**Dataset excerpts**.
::::::
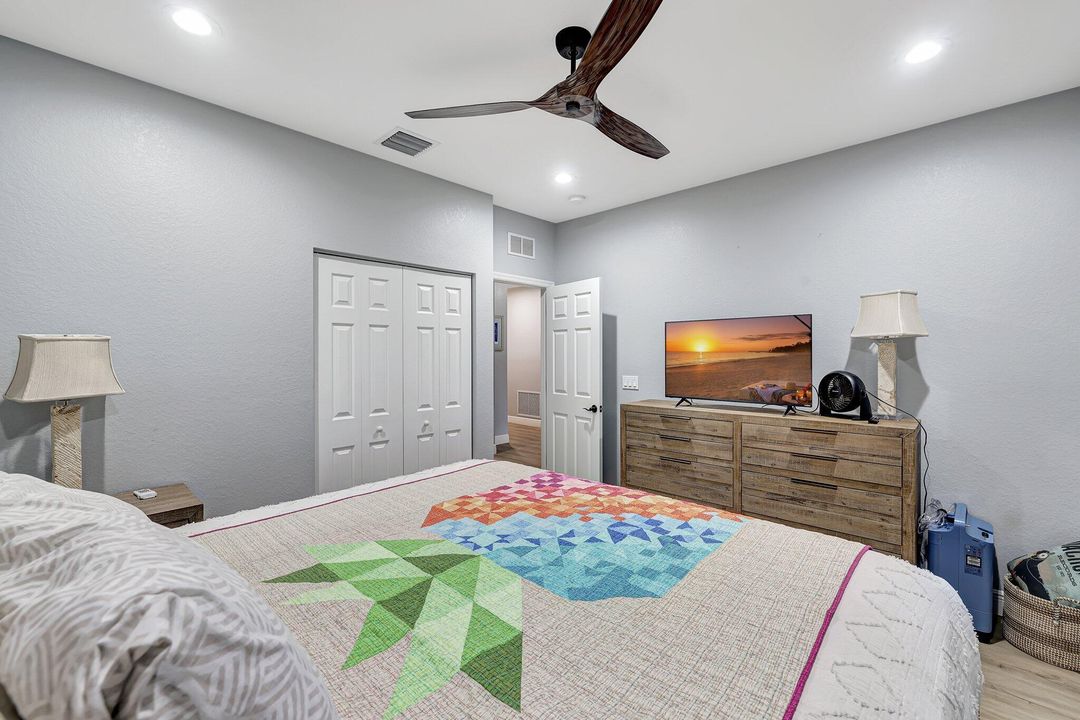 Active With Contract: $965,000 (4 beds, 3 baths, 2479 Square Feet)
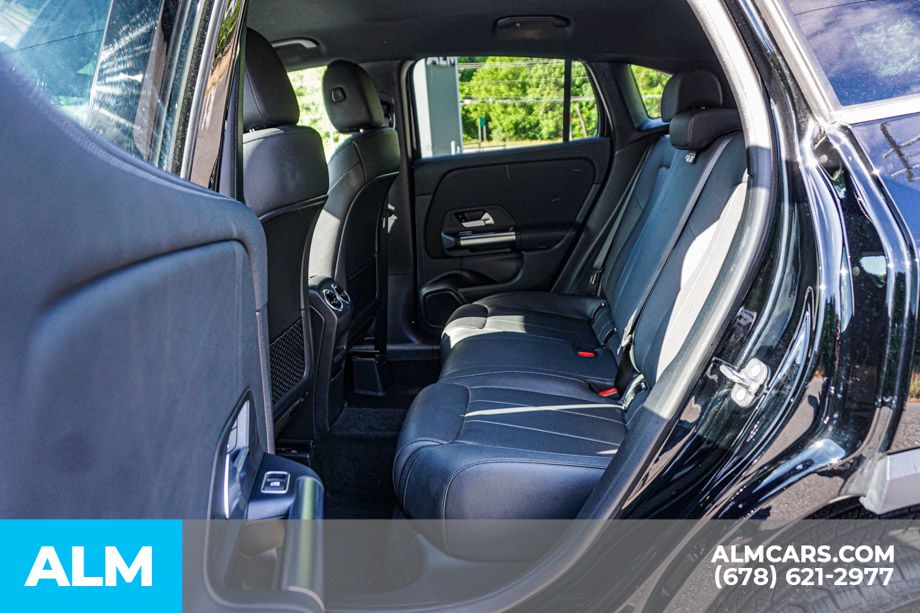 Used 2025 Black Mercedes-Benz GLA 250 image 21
::::::
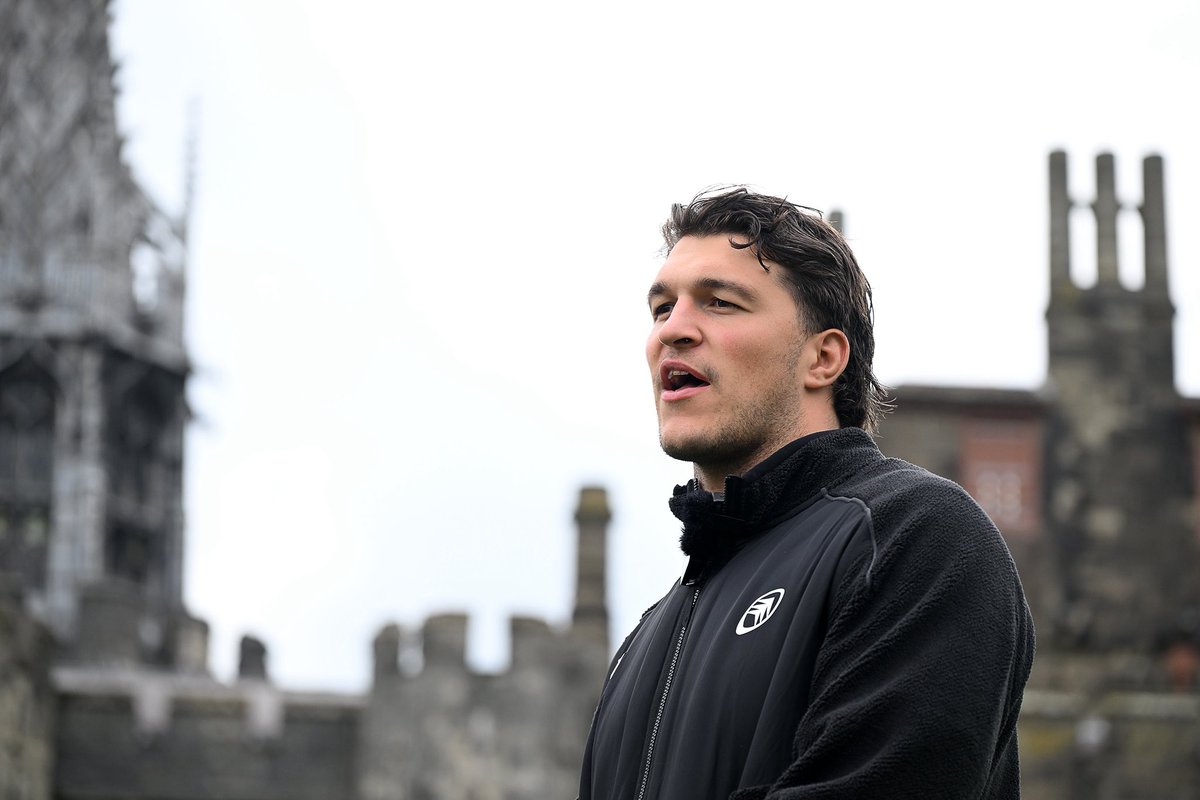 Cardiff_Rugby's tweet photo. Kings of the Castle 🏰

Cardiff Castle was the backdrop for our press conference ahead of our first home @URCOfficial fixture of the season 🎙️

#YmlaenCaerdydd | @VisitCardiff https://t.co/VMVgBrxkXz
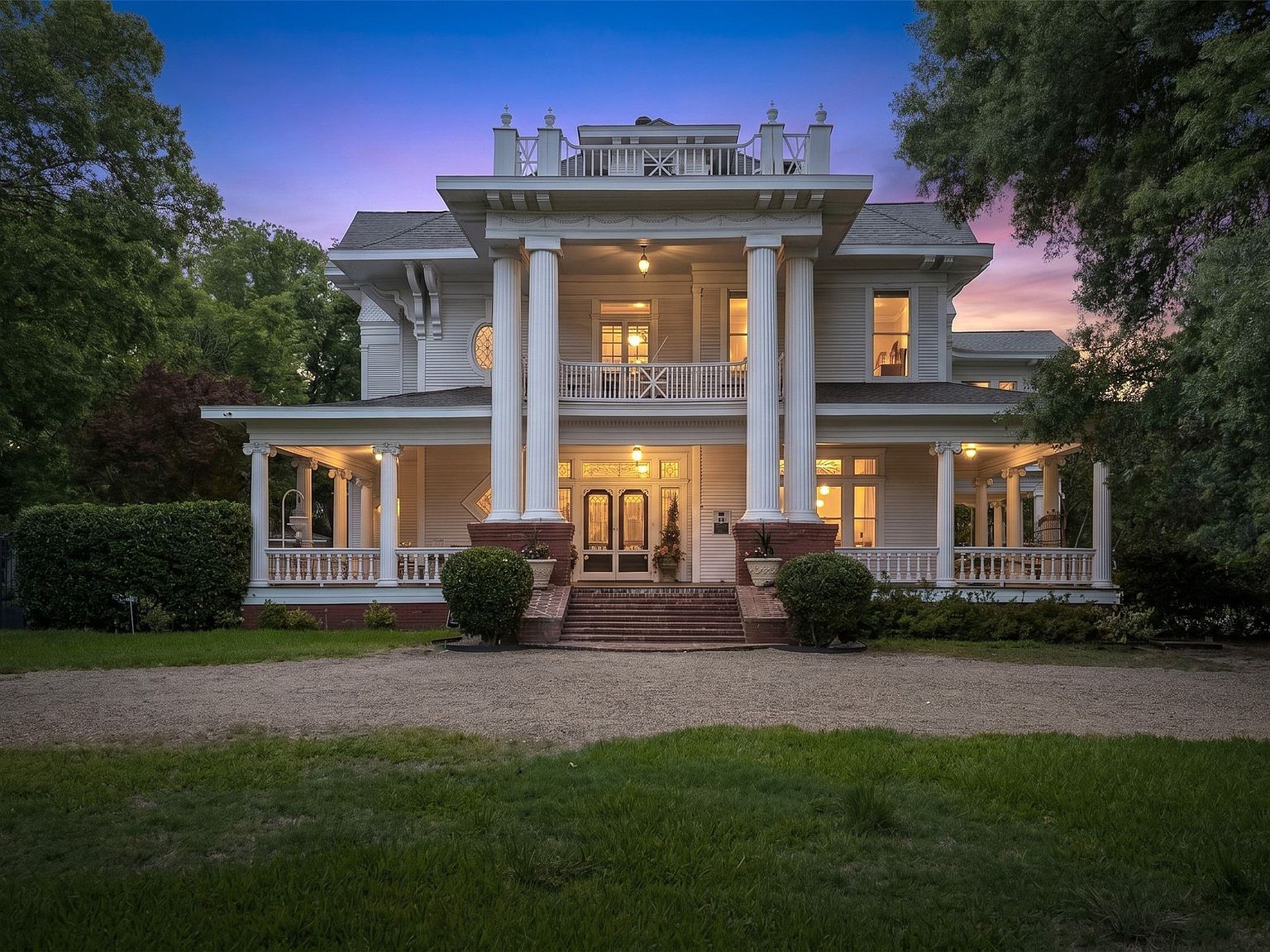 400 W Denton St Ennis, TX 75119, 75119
::::::
**Task objective**.
Using the listing above, reproduce word for word every line from the one containing "Cardiff Castle was" through the one containing "400 W Denton St Ennis, TX 75119, 75119". Pictures must be left out.

**Solution to the problem**.
Cardiff Castle was the backdrop for our press conference ahead of our first home @URCOfficial fixture of the season 🎙️

#YmlaenCaerdydd | @VisitCardiff https://t.co/VMVgBrxkXz
 400 W Denton St Ennis, TX 75119, 75119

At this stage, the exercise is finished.